Then it's dinner time. Yummy veg dinner in which we all sit around on the floor together sharing our travel, yoga, life experiences. There's definitely a yoga bond going on. 7:30 and it's chanting time. We all go up to the yoga room with our intructor and his family (it's a family run joint- there's like 20 of them), and the leader (forget his name now- Raj's dad) starts chanting, while someone plays the drums, and some others chime. Ganga, Raj's wife, has an amazing voice and we all sit trying to repeate the Nepali words of Hindi chants. "Hari Krishna, Hari Krishna, Hari, Hari, Krishna, Krishna." No joke most of the songs include 2-5 words and are repeated at different intervals for ~10 minute period.

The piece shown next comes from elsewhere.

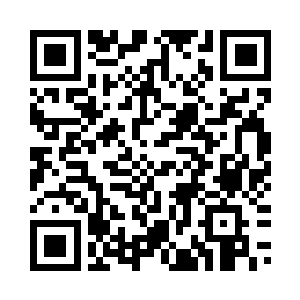 罗卿卿就用灵识传音挑衅萧霓裳道二维码生成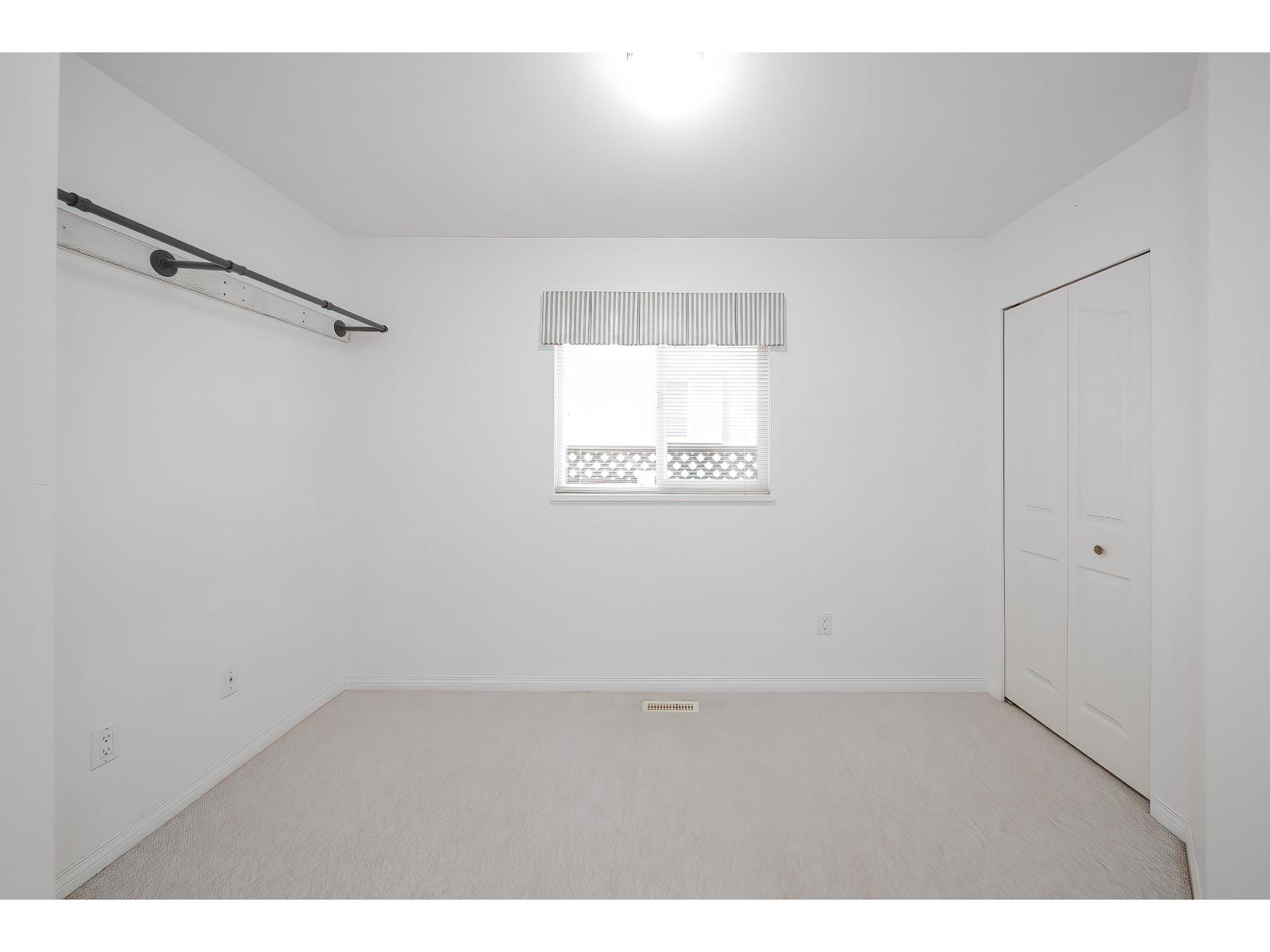 15828 88a Avenue, Surrey, British Columbia  V4N 2X9 - Photo 32 - R3077659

It's like hippies chanting...sans campfire and in Nepali. 9:00 rolls around and we're left to our own devices/time for bed. We stay up with the Californian and finally manage to get SOME sleep by 12.

5 am wake up for more chanting!! Followed by tea and a morning yoga session. Ganga approaches, "You're lucky you're here on Saturday. It's abdominal cleanse day." Sounds nice, I could use a good cleanse. Oh no, that's right, all of Nepal has been a "cleanse!" The cleanse includes:

Chug 2 glasses warm salt water
do 5 yoga poses 8x each
repeate 2 more times

At the end, well, you can probably guess, the bathrooms were full and your abdomen is empty. ha- can I have the opposite rememdy!? Then they bust out the neti pots where you pour water into one nostril (think tea pot for your nose) and it comes out the other. It's pretty cool and apparently all of these things are essential for a healthy life.

Breakfast- the food is awesome and all veg! Karma yoga (sweeping the common area), lots of free time to walk (or in our case nap), yogindra (lay on the floor, listen to a man telling you to relax your entire body and try not to sleep), lunch, meditation, more yoga, dinner, chanting...PS yoga with Ganga was WAY more strenuous than with her husband!! Ouchy- we're sore. Oh, speaking of Ganga, there were definitely pot plants all around the compound and apparently they will reach maturity in the next 2 months. haha Yoga potheads.

We had so much fun and I would have loved to stay longer had there been hot showers. But 3 days sans shower is a bit much for me, and the rest of camp was bailing on Sunday anyway. Paul and I definitely walked out of here, perhaps not with a new understading of life and peace, but certainly with a new shared hobby. We've even been practicing in our hotel in Kathmandu!!

Yesterday was Paul's 26th birthday. Happy Birthday, Paul! We toured Durbar Square, which is a beautiful area with tons of old temples (my camera battery died!!!!!), lazed around Thamel, then went out to another awesome Korean dinner. While at the Korean restaurant, the Californian from our yoga retreat came in at our suggestion. We finished dinner with him and, gasp, stayed out until 10:30 pm. We hadn't done this here yet and apparenty everything is closed and locked, including our hotel. After a few minutes of banging, someone finally let us in. We learned our lesson; 9pm is totally an appropriate end time. Only 5 more days in Nepal, and not going to lie, I am really, really, really, looking forward to some first world action. The dirt is getting to me.